Tuesday, July 31, 2012

真的一年了。

不大喜欢离开家前房间空空的感觉
这种感觉太寂寞
把所有喜欢的东西都挤进背包里
留下来的却是一种孤独
更害怕在机场的道别
然后一个人在飞机上掉泪
这种事情太不陌生

说不上何时会回来
此时,不好受。

Sunday, July 29, 2012

我爱美禄

难得大半夜停电,干脆坐在窗前享受黑夜与宁静
习惯收集入场券,音乐会门票,或是一切有纪念价值的有的没的
难得拿出来回味,看着都会开心地笑
戴起耳机,整个世界就属于我
那些渐渐忘掉的记忆和失去的信心回来了
还有朋友鼓励的卡片
叫我每天都要开心
对咯,过去的让它过去 
我很珍惜,简单却最有意义

原来我很幸福。
整个世界都安静了,哈,停电真好。

Thursday, July 26, 2012

everybody has a summer holiday

and here is mine :)
ate some books this summer
get a volunteer tag for georgetown festival
phhhailed to get an organiser tag again this year lol 
   
tune into youtube, plug in headset
and learn how to pick the strings

guitar sounds amazingly calming all the time
when you need it, it always does.


the half-way pageant thing LOL!!!
quit before the grand final after much consideration
did it like a boss HAH
a spontaneous jungle trekking
with hungry stomach growling all the way
grateful that we're blessed with wide peace scenery, after 1hour+ trekking
without choosing the boat, we chose our foot as way going back
it rained,
we're waiting helplessly in the mid of jungle.
proud that we're still able to laugh at our achievement, even though get all wet in the end

cari makan by bikes
long cycling way along penang coastal
bright sunny morning, busy streets, got honked by carss
thanks to our adventurousness, we get tanned and get wet
as it rained, again
well, soul fulled, stomach fulled
things to do: cycle around penang, ticked!
watching life in kopitiam
simple pleasure
grabbed some syphonised coffee
hidden gem on the isle with friendly owner 
meaningful evening spent very relaxedly, listened to stories
I'm charged and ready to go again, as an explorer

new semester awaiting,
I will be walking down a different way, taking different routes than most
that I understand it won't ever be easy
still, keen to find out what awaits and where will it leads me to
a new phase with real world real competition

well,
resilience without regret.

老了会骄傲的事.

So, I always have so much fun reviewing all the following photos
 the experiences and reminiscenes cross my mind all the time
The extraordinary activities,
something that remind me to keep going and take charge in everypart of life

lets start with the very first one
parajump in sentosa, five storeys in height
pioneer that kicks off the followings
GMax in clarke quay, singaville
reverse bungy
reaches 60m in the air, speed up to 200km/h 
well, we're just keep laughing up there in the air
also, not forgetting to check in at sky lol

drained jetski in penang (LOL!)
I'm not a water baby, can't swim
so just floated, wanted to cry and waiting for the rescue
one day co-pilot in KL
dream of handling an airplane, fulfilled!

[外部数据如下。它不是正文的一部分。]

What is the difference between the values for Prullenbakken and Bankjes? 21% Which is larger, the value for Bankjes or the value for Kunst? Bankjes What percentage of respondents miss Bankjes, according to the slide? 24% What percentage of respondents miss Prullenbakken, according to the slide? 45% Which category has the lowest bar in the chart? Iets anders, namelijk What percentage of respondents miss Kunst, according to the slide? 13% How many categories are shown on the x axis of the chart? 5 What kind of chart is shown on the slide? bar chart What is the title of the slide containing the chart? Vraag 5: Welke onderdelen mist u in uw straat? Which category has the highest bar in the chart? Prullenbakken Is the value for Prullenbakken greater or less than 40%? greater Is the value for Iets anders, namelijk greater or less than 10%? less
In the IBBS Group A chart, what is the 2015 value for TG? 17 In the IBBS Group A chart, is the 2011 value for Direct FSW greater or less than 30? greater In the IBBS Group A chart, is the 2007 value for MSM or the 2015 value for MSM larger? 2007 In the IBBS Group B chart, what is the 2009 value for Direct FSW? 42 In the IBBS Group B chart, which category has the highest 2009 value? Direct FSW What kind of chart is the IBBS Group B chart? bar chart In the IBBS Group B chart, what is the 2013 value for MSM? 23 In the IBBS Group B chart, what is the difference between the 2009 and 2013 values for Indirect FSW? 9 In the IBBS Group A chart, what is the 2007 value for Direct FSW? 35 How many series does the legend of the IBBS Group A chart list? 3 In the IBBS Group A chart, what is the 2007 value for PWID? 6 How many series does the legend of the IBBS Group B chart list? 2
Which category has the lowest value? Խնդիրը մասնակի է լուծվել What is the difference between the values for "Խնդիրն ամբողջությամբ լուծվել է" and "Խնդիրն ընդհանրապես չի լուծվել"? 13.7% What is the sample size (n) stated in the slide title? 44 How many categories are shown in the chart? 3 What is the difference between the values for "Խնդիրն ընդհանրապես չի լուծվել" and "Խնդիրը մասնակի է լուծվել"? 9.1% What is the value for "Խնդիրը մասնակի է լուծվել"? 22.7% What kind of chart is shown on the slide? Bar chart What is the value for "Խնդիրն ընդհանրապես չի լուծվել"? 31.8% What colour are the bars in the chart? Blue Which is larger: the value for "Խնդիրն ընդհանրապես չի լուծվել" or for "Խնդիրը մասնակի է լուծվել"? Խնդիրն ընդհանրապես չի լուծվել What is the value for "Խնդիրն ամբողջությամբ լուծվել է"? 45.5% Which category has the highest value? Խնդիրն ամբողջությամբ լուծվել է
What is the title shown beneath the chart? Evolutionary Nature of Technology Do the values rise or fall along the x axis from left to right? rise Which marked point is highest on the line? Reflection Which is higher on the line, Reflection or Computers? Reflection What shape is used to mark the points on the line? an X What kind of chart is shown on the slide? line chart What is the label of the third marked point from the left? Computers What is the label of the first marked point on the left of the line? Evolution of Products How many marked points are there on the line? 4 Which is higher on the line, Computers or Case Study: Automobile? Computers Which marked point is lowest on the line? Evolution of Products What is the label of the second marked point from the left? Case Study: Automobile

controlled this Cessna150 up to 1000 feet in the air
an simple manual aircraft
I was excited but also scared, seriously 
can't find the airport to land in the air really makes my nerves stood


skywalk at Macau tower
walking on top of a tower of 233 metres high while doing stunt lol
the world's highest bungee jumping happens at the same place
and and I can see China and the whole Macau up there :)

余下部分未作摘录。